● AUFGABENSTELLUNG 1
Suche alle Zeilen der Einträge heraus, in denen die Zeichenfolge "baseball" vorkommt, und gib diese Zeilen unverändert wieder.

**** AUSGEWÄHLTER ABSCHNITT

Ivo Andrić – Eurozentrist und Heilige Kuh

Ein Interview mit Esad Duraković, Professor für Orientalistik an der Philosophischen Fakultät der Universität Sarajevo

novinki: Welchen Platz hat Ivo Andrić heute in Bosnien-Herzegowina?

Esad Duraković: Bosnien ist heute hoffnungslos und tragisch geteilt, in jeder Hinsicht, so auch in Bezug auf Andrić. Man kann also nicht behaupten, dass es einen einheitlichen Standpunkt zu Andrićs Stellung in unserer Kultur und Literaturgeschichte gibt. Die serbischen Leser rezipieren Andrićs Werke ausgesprochen zustimmend und unkritisch. Ein Teil der Bosniaken rezipiert dieses Œuvre ganz anders, kritischer, vom Standpunkt der postkolonialen Kritik. Zu solchen Rezipienten von Andrićs Werk zähle auch ich. Ich bin der Ansicht, dass Andrić ein guter Schriftsteller ist, aber ich halte es ebenfalls für notwendig, die ideologisierten Aspekte seiner Kunst sowie die ideologisch-politische Rezeption bei den Serben zu beleuchten.

n.: Andrić hat sich vor allem mit Bosnien beschäftigt. Was für ein Bosnien schildert er? Wo findet man da die ideologisierten Aspekte, von denen Sie sprechen?

E.D.: Das Problem mit Andrićs Werk besteht eben darin, dass er Bosniens kulturelle Vielfalt nicht affirmativ betrachtet, er sieht keine Möglichkeit der gegenseitigen kulturellen Befruchtung, sondern er bezieht die Position einer hoffnungslosen Unversöhnlichkeit. Da liegt das Problem.

n.: Unversöhnlichkeit zwischen was?

********
**** VORLIEGENDE EINTRÄGE

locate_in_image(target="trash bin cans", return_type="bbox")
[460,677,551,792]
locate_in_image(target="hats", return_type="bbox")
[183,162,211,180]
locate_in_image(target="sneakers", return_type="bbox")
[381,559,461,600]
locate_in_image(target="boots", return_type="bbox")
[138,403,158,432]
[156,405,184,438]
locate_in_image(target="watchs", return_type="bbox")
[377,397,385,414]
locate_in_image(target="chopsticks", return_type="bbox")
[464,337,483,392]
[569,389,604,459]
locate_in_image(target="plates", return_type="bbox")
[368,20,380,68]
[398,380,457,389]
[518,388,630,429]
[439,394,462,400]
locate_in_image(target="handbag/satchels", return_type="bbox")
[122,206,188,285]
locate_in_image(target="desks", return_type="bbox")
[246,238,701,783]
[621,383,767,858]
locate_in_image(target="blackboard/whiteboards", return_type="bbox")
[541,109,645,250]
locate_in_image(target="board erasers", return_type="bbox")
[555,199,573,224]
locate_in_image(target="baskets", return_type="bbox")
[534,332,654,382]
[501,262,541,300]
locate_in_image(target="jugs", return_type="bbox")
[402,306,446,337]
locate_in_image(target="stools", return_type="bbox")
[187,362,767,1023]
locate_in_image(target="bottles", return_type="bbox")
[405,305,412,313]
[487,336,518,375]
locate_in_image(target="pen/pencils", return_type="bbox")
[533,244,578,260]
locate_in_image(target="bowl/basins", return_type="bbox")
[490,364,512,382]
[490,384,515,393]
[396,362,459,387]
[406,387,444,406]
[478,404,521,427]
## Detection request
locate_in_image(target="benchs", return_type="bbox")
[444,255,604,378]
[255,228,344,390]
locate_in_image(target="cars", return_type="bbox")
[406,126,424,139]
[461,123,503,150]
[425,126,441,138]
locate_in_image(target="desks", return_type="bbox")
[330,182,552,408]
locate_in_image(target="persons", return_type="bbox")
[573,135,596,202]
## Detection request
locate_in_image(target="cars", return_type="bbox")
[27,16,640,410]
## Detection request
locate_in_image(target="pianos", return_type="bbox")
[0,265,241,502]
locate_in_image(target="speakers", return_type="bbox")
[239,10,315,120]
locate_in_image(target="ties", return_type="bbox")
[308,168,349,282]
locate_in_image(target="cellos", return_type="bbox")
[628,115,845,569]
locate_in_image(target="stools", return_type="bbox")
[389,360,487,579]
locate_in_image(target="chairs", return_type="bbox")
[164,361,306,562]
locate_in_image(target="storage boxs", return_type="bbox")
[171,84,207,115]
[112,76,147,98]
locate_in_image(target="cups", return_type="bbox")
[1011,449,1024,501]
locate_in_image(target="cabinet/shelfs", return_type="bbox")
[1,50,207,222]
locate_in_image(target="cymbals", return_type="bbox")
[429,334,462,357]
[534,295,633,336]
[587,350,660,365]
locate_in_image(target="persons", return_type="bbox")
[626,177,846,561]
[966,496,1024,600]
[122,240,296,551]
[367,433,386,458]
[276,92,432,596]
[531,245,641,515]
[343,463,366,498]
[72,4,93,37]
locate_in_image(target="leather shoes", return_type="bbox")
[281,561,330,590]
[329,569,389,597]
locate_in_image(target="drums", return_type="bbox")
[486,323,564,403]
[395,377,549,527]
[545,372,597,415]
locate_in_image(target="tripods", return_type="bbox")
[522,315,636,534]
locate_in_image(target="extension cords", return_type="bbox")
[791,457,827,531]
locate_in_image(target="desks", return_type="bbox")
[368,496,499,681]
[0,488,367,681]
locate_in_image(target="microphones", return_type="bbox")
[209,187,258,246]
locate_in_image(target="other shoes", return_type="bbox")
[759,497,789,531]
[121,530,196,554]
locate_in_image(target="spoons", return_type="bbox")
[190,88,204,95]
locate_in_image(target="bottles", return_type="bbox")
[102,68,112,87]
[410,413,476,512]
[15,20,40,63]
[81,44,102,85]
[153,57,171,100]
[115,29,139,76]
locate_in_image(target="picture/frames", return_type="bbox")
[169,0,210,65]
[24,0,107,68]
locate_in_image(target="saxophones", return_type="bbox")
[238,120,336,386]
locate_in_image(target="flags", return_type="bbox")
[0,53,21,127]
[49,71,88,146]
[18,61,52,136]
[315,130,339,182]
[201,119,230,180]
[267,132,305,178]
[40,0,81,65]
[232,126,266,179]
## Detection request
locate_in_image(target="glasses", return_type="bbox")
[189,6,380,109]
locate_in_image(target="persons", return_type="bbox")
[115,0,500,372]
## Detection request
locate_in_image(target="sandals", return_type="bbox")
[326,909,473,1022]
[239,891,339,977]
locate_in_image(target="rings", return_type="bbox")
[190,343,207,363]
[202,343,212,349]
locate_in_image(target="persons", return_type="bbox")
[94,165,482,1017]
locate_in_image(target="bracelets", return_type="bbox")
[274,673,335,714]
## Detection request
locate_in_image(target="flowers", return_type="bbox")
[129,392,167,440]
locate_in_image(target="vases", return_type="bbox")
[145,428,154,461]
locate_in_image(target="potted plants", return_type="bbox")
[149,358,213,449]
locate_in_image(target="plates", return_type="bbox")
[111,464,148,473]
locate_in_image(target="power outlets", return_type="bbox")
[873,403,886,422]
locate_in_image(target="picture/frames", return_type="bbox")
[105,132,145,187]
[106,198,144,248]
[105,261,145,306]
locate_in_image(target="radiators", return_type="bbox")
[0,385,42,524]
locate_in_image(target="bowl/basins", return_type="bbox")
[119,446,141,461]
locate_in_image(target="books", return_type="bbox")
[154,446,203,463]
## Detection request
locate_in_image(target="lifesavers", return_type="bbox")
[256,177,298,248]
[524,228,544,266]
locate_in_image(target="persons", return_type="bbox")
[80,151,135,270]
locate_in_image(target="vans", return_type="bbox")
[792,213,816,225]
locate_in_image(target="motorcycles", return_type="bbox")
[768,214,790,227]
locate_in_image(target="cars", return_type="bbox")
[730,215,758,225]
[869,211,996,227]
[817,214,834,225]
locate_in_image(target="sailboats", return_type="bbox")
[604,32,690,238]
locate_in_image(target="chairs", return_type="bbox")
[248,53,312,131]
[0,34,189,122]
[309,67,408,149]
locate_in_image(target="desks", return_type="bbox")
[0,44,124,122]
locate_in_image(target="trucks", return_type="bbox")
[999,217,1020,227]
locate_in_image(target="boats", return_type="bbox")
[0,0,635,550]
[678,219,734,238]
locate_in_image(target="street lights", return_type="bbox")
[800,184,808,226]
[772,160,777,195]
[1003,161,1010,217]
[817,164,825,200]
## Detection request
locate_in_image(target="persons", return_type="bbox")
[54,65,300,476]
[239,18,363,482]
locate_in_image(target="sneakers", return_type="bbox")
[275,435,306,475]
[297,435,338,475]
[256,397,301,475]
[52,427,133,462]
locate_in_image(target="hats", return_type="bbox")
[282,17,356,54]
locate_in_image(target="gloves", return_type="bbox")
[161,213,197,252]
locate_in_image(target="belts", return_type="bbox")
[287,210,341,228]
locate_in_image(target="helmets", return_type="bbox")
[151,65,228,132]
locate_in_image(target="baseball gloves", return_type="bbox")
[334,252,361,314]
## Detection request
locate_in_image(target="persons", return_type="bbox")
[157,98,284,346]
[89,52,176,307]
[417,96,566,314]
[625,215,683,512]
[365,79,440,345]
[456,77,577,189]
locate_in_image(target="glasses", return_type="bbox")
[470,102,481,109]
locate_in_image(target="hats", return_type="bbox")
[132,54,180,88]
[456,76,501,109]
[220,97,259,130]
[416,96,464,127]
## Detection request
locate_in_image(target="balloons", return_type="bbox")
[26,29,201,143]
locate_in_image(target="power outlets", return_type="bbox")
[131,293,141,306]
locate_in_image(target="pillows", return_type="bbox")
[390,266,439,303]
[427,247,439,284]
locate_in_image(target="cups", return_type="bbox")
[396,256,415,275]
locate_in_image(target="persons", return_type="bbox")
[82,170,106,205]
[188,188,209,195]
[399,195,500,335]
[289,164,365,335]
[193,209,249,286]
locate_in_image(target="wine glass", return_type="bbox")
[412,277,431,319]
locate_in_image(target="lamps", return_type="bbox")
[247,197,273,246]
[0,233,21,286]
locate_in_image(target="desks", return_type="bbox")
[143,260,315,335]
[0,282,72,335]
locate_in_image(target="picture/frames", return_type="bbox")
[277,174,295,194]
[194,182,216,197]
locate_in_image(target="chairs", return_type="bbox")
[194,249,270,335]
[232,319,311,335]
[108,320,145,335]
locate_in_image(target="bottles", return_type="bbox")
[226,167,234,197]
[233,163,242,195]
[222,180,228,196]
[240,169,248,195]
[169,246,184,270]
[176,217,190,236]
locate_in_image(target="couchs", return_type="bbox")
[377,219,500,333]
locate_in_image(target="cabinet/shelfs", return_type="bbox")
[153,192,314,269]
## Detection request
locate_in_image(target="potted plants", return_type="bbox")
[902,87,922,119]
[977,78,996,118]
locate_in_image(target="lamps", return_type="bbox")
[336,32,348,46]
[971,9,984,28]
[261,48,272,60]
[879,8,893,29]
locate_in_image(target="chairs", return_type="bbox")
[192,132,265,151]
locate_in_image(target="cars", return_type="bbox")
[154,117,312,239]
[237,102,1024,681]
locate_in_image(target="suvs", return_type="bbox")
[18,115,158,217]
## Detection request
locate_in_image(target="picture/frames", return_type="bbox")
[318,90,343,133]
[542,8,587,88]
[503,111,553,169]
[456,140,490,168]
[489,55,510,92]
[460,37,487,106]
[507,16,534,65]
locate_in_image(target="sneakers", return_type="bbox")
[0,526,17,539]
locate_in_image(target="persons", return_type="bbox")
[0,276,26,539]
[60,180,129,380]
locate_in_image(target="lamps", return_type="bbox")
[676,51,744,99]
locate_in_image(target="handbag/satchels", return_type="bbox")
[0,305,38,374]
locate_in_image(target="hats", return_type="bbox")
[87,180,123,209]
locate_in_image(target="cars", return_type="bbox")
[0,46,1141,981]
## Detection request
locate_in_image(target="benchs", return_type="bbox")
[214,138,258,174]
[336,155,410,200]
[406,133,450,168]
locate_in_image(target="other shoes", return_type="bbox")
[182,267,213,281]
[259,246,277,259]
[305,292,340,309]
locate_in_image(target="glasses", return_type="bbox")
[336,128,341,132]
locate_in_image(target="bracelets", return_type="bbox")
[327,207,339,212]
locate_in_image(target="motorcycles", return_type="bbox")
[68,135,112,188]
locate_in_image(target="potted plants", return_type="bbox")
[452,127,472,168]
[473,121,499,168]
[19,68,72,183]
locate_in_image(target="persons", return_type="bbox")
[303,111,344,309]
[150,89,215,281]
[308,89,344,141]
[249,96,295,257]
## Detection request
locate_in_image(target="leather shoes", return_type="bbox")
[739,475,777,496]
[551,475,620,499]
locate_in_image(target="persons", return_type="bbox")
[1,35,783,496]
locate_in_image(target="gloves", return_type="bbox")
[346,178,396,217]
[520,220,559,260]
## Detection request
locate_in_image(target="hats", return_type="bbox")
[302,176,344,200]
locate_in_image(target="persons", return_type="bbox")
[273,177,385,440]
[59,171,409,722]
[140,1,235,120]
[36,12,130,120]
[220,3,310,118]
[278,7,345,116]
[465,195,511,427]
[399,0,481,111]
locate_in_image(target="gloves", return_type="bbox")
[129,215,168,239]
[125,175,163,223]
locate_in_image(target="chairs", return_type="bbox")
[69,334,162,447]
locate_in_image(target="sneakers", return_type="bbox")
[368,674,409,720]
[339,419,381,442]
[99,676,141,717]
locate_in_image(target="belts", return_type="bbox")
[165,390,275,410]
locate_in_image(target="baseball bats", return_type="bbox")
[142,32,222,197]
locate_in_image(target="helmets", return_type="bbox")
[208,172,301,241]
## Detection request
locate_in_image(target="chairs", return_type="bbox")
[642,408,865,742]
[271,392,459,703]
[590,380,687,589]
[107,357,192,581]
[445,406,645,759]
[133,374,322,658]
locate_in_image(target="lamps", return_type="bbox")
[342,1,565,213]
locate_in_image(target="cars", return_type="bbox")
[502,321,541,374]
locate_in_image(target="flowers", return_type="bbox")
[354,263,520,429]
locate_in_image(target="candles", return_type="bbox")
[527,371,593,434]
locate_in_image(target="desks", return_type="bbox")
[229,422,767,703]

********

● AUFGABENSTELLUNG 2
Ersetze im Interview über Ivo Andrić zwischen "n.: Andrić hat" und "Unversöhnlichkeit zwischen was?", beide eingeschlossen, das Wort "Unversöhnlichkeit" durch "Unvereinbarkeit". Gib den so geänderten Abschnitt wieder.

● ERGEBNIS 1
locate_in_image(target="baseball gloves", return_type="bbox")
locate_in_image(target="baseball bats", return_type="bbox")

● ERGEBNIS 2
n.: Andrić hat sich vor allem mit Bosnien beschäftigt. Was für ein Bosnien schildert er? Wo findet man da die ideologisierten Aspekte, von denen Sie sprechen?

E.D.: Das Problem mit Andrićs Werk besteht eben darin, dass er Bosniens kulturelle Vielfalt nicht affirmativ betrachtet, er sieht keine Möglichkeit der gegenseitigen kulturellen Befruchtung, sondern er bezieht die Position einer hoffnungslosen Unvereinbarkeit. Da liegt das Problem.

n.: Unvereinbarkeit zwischen was?